# DSCI 6001 - 1.4: Inversion and Classical Problems

### By The End of This Lecture You Will Be Able To:
1. Describe in your own words what Gauss-Jordan elimination is
2. Use Gauss-Jordan elimination to obtain the inverse of a matrix
3. Use the General Inverse rule to compute the inverse of a matrix
4. Set up matrices to describe information and data
5. Use matrices to solve basic problems
6. Use matrices to describe networks
7. Use matrices to solve Markov chain problems

**Assigned Reading: Kreyszig 7.8**

This lecture is intended to primarily be a review of the material learned this week. 

Recall in the previous lecture our interest in matrix invertibility and achieving the inversion ${\bf A}^{-1}$ of a given matrix ${\bf A}$. 

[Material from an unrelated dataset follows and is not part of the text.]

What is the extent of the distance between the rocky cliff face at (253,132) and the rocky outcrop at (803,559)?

In practice, there are several ways one can find ${\bf A}^{-1}$, both computationally and by hand. We will introduce the first way today, Gauss-Jordan elimination. (Additional methods will also be introduced to you later)

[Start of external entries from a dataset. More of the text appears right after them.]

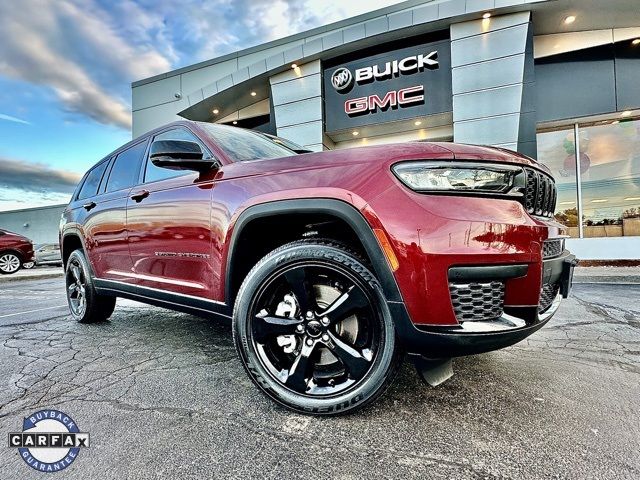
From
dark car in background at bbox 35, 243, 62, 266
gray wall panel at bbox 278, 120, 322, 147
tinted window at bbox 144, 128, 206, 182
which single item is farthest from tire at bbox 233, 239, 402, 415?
dark car in background at bbox 35, 243, 62, 266

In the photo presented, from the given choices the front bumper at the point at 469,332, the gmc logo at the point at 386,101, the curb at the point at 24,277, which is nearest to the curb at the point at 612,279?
the front bumper at the point at 469,332

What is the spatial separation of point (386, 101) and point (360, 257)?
9652 millimetres

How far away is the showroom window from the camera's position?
32.6 feet

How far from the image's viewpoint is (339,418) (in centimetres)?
171

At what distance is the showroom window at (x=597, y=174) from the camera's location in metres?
9.94

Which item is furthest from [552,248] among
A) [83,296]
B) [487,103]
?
[487,103]

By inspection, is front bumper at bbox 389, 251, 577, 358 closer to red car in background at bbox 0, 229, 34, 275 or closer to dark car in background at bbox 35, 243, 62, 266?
red car in background at bbox 0, 229, 34, 275

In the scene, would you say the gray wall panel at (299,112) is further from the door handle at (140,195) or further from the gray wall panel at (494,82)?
the door handle at (140,195)

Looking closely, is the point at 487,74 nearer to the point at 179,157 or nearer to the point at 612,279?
the point at 612,279

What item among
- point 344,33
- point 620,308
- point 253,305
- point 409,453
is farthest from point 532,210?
point 344,33

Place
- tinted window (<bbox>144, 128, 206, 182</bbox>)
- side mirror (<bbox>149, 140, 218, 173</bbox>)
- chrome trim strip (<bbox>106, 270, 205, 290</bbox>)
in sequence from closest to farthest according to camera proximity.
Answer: side mirror (<bbox>149, 140, 218, 173</bbox>) → chrome trim strip (<bbox>106, 270, 205, 290</bbox>) → tinted window (<bbox>144, 128, 206, 182</bbox>)

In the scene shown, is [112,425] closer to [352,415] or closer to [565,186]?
[352,415]

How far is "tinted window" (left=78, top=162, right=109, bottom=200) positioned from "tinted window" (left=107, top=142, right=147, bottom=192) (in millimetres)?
321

The basic principle of Gauss-Jordan emerges from the properties of matrices and the inverse itself:

If $\textbf{A} x = b$

Then:

$\textbf{A}^{-1}\textbf{A} x = \textbf{A}^{-1}b$

$\textbf{I} x = \textbf{A}^{-1}b$

This may seem trivial but the intuition of it becomes more clear if one remembers the properties of the identity.

Recall that matrices do not have a transitive property.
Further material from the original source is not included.